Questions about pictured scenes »

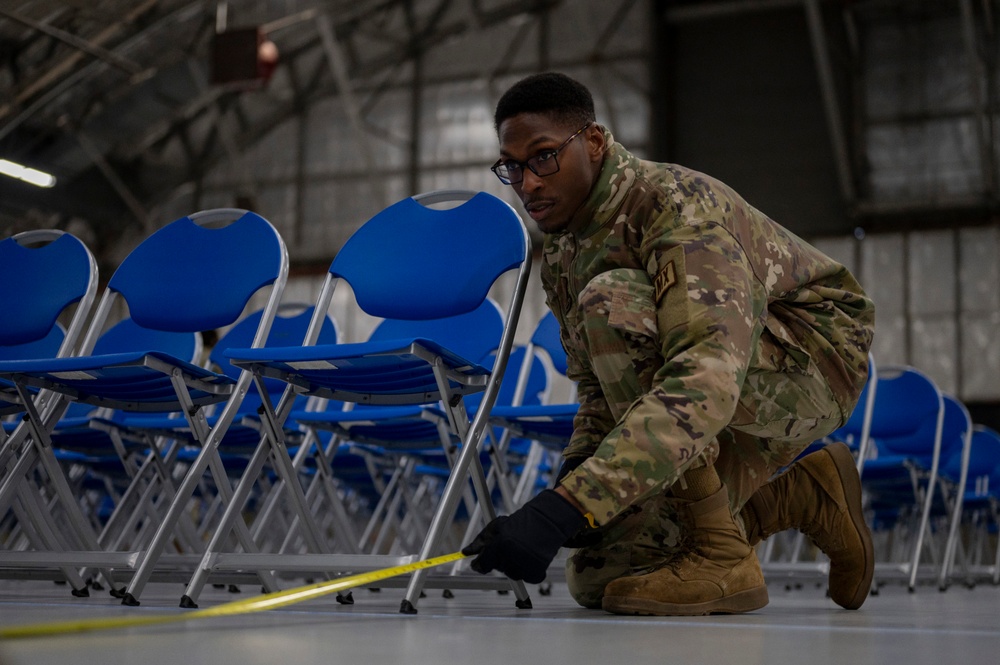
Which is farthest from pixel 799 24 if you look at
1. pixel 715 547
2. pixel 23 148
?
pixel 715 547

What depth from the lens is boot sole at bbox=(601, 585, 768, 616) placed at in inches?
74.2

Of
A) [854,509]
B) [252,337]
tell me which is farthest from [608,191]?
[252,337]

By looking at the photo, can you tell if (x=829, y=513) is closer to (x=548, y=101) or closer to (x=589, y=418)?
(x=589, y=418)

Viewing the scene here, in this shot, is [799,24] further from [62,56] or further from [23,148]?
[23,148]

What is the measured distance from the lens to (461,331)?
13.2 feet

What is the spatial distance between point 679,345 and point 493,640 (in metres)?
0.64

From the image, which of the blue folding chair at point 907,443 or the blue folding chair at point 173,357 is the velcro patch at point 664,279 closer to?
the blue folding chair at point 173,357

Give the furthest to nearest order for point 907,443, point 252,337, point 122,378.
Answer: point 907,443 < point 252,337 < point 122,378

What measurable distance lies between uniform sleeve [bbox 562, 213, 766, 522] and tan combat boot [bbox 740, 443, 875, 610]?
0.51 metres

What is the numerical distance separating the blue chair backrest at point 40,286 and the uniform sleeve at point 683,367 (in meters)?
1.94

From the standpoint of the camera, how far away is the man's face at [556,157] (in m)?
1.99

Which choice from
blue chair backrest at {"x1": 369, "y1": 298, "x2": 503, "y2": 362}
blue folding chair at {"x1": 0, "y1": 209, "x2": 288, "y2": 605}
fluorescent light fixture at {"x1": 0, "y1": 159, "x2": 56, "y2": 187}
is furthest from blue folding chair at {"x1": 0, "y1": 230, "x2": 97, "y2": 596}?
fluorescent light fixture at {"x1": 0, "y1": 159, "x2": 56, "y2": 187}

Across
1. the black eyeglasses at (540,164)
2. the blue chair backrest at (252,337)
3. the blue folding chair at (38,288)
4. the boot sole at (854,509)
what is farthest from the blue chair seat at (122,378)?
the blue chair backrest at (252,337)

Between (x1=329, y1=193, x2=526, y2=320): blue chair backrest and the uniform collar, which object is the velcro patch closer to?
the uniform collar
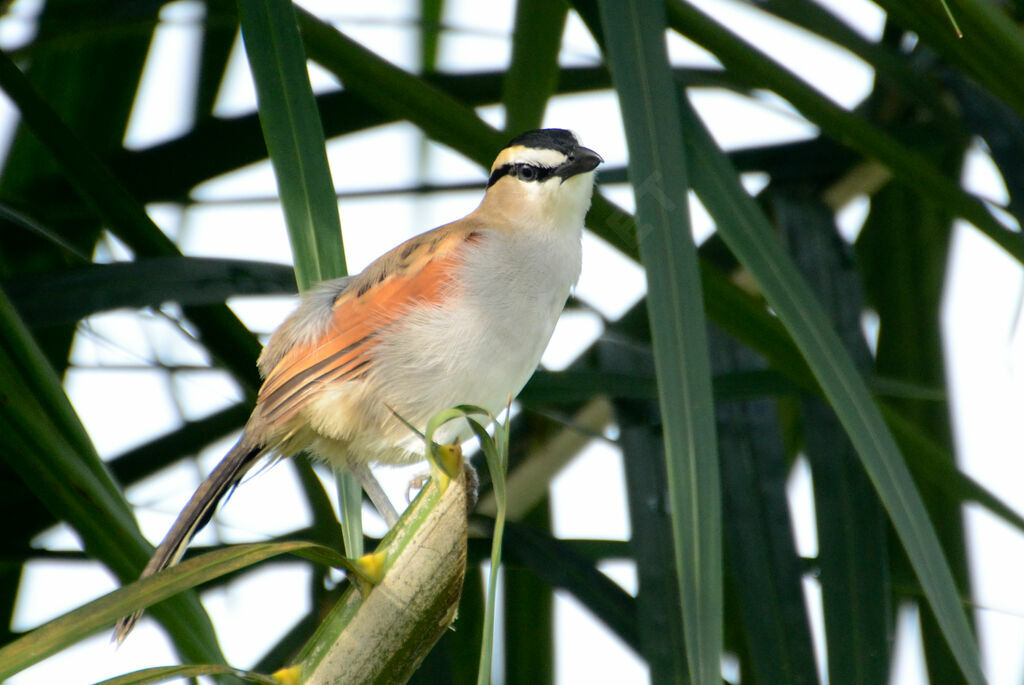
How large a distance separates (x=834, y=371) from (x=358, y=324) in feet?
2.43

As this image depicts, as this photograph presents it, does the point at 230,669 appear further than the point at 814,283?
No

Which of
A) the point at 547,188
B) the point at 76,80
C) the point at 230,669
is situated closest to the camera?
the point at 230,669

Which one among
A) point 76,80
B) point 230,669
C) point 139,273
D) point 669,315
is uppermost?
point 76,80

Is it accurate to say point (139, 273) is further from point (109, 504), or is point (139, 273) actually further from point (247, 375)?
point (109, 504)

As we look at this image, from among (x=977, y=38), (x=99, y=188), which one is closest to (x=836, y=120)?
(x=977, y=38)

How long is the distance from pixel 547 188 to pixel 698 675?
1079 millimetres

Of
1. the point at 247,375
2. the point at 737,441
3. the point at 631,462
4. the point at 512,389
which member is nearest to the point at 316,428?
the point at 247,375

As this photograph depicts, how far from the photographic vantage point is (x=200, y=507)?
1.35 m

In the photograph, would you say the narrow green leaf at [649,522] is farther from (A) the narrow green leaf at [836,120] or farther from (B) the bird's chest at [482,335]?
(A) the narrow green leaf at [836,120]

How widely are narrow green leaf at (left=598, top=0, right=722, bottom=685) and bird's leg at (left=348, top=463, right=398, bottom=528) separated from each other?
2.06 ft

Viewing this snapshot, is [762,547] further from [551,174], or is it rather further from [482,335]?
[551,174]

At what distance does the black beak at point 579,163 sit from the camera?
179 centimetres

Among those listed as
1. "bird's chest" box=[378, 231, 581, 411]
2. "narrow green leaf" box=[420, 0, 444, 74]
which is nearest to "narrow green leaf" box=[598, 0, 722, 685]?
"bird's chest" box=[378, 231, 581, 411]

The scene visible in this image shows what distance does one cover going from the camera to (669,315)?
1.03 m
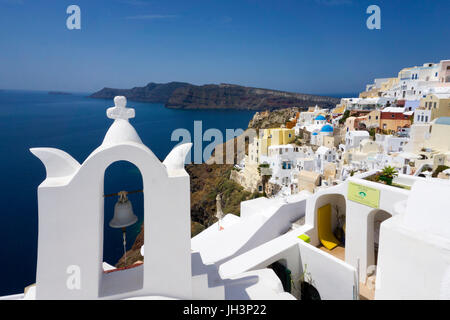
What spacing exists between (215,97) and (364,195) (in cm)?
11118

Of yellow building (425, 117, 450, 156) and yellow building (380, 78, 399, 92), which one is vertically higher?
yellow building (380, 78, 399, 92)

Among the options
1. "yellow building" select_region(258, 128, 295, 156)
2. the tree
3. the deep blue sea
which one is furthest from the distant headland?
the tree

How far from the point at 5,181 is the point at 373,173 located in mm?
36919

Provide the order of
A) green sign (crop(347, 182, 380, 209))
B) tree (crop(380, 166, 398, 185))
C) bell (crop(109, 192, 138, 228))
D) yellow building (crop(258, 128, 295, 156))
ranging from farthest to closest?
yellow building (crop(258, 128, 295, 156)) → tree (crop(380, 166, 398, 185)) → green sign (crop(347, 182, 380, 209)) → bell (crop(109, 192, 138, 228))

GOAL »
Exactly as written, set down the lines from the line holding "How widely are" to the last line of the data, both ends included, pictures excluded.

RESPONSE TO THE TASK »
How widely are narrow green leaf at (left=598, top=0, right=722, bottom=685) and bird's leg at (left=348, top=463, right=398, bottom=528) separated from each other?
2.06 ft

Viewing this snapshot, is [762,547] further from [551,174], or is it rather further from [482,335]?
[551,174]

At what distance does the black beak at point 579,163 sit from the camera?
179 centimetres

Among those listed as
1. "bird's chest" box=[378, 231, 581, 411]
2. "narrow green leaf" box=[420, 0, 444, 74]
which is nearest to "narrow green leaf" box=[598, 0, 722, 685]?
"bird's chest" box=[378, 231, 581, 411]

The scene visible in this image shows what distance does one cover going from the camera to (669,315)?
1.03 m
What spacing exists between (215,97) and (364,195) (in cm)?
11118

Of yellow building (425, 117, 450, 156) and yellow building (380, 78, 399, 92), which one is vertically higher?
yellow building (380, 78, 399, 92)

Among the options
1. "yellow building" select_region(258, 128, 295, 156)
2. the tree
3. the deep blue sea
which one is furthest from the distant headland?
the tree

How far from the point at 5,181 is the point at 373,173 located in mm?
36919

Provide the order of
A) green sign (crop(347, 182, 380, 209))
B) tree (crop(380, 166, 398, 185))
C) bell (crop(109, 192, 138, 228))
D) yellow building (crop(258, 128, 295, 156))
ranging from farthest to closest?
yellow building (crop(258, 128, 295, 156)) → tree (crop(380, 166, 398, 185)) → green sign (crop(347, 182, 380, 209)) → bell (crop(109, 192, 138, 228))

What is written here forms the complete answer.